# Pullys



## Maj (Feb 14, 2021)

Craftsman 5.5hp tecumseh lh195s swap to predetor 6hp tecumseh has a 7/8 inch shaft pred has 3/4 pullys on tecumseh are in half with installed keyway how or what is needed to change out


----------



## Toro-8-2-4 (Dec 28, 2013)

You may need to use this.









3/4" to 7/8" Shaft Adapter Pulley Bore Reducer Sleeve Bushing Keystock Stainless | eBay


Find many great new & used options and get the best deals for 3/4" to 7/8" Shaft Adapter Pulley Bore Reducer Sleeve Bushing Keystock Stainless at the best online prices at eBay! Free shipping for many products!



www.ebay.com


----------



## Maj (Feb 14, 2021)

Tecumseh pullys have key on them if I use sleve it will not reach 3/4shaft pullys are inhalf


----------



## Toro-8-2-4 (Dec 28, 2013)

Maj said:


> Tecumseh pullys have key on them if I use sleve it will not reach 3/4shaft pullys are inhalf


then get new pulleys with a 3/4 bore and scrap the tecumseh pullyeys. That is what I did . Look at the AK style cast iron pulley.


----------



## Maj (Feb 14, 2021)

Toro-8-2-4 said:


> then get new pulleys with a 3/4 bore and scrap the tecumseh pullyeys. That is what I did . Look at the AK style cast iron pulley.

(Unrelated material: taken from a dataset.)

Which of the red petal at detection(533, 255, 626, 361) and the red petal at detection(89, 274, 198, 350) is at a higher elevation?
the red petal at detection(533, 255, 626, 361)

What size pullys and spacer have a 3/4 inch drive belt and 3/8 auger and thank you


----------



## Maj (Feb 14, 2021)

Sorry 1/4 inch belt


----------



## Maj (Feb 14, 2021)

Maj said:


> Sorry 1/4 inch belt


1/4 inch drive belt


----------



## Toro-8-2-4 (Dec 28, 2013)

Can you upgrade it to 3/8 wide drive belt?


----------



## Maj (Feb 14, 2021)

Maj said:


> 1/4 inch drive belt


Did you have to change belts sizes


Toro-8-2-4 said:


> Can you upgrade it to 3/8 wide drive belt?


Do not think so 1/4 inch belt sits inside main drive wheel 3/8 would not probably would come off


----------



## Motor City (Jan 6, 2014)

Maj said:


> 1/4 inch drive belt


Yes you can upgrade to a 3/8 belt. I've done it several time, myself.


----------



## Maj (Feb 14, 2021)

Anyone know the sizes of pullys replacing the tecumseh for the predetor 3/4 shaft


----------